Saturday, 27 February 2010

Where are the limits of freedom?

“On your knees, dog!”, a young man with a face untainted with a single thought aims a gun at a policeman. What does it look like? A scene from a film, a passage from a next coverage of tragic event in Warsaw? No, a new advert which appeared in one of Polish skateboarders’ monthlies. As the author of the picture and co-owner of a textile company which ordered this ad, there is nothing reprehensible, since the idea of threatening a policeman with a gun hatches in every young skateboarder’s head.

Now let’s take his reasoning apart. He claims a normal teenager dreams about killing or at least humiliating a policeman in service. The taste of revenge is for sure sweet, so every mentally healthy person would get their own back on their persecutors – is this how it works.
It’s just an innocuous joke, remember about it when you see a similar scene on a street. Just pass by and don’t try to react. Let guys have fun.

Everything has its limits. Everything but the human folly. And what are the limits of freedom? Other men’s freedom and, in any society, generally accepted social norms. In Poland, although it is still catching up with the West, people generally agree that people who aim guns at policemen are criminals.
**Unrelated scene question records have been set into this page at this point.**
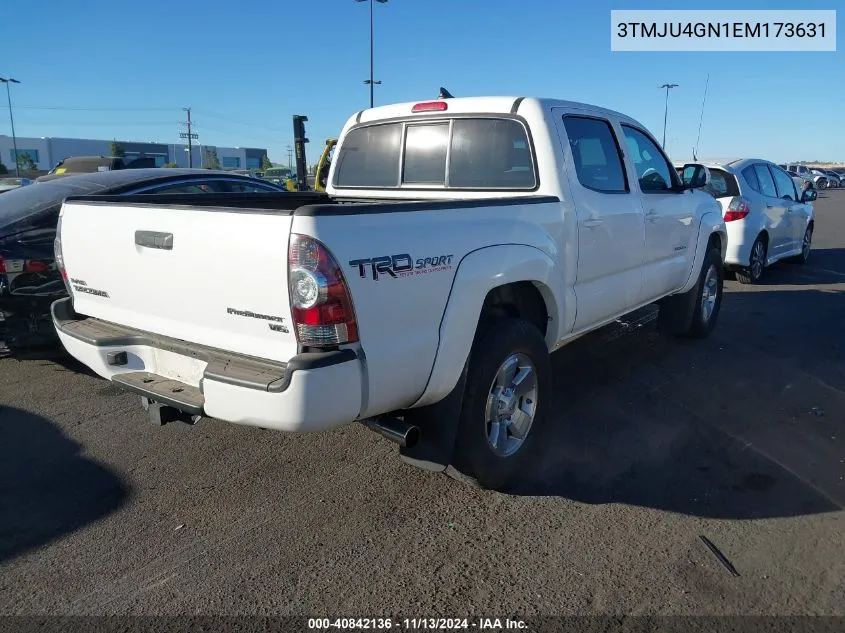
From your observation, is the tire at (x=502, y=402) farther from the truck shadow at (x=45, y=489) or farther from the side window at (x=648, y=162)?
the side window at (x=648, y=162)

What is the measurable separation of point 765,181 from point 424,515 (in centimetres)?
899

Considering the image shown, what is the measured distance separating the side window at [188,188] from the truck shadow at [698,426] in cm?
410

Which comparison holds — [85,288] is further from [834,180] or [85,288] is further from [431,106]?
[834,180]

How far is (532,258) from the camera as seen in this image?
3.55 metres

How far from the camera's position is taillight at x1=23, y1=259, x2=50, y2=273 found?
515 cm

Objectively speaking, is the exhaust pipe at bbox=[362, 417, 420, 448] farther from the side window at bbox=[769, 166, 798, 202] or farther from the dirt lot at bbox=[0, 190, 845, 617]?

So what can be done about this. The advert was published only in a niche magazine, I don’t know whether it has to comply with ethical standards of advertising. In my view the punishment should be the most severe, what in my books means financial. Those who have come up with the idea and those who have allowed it to be published should be fined heavily. If those retards who had thought it up had to pay one million zlotys for this stupid ad, the likes of them would think twice before they would something equally silly.

1 comment:

Island1 said...

I'm fairly sure that would be illegal in the UK under the 1988 Human Rights Act since it (probably) constitutes incitement to violence or criminal activity. Of course in today's paranoid climate the perpetrator would have been hauled off for promoting terrorism long before anybody thought about legal niceties.

It is, of course, a thoroughly stupid thing to do… particularly in light of the recent murder of a police officer in Warsaw. It's also highly depressing to see the feeble adoption of US gangsta-rap iconography.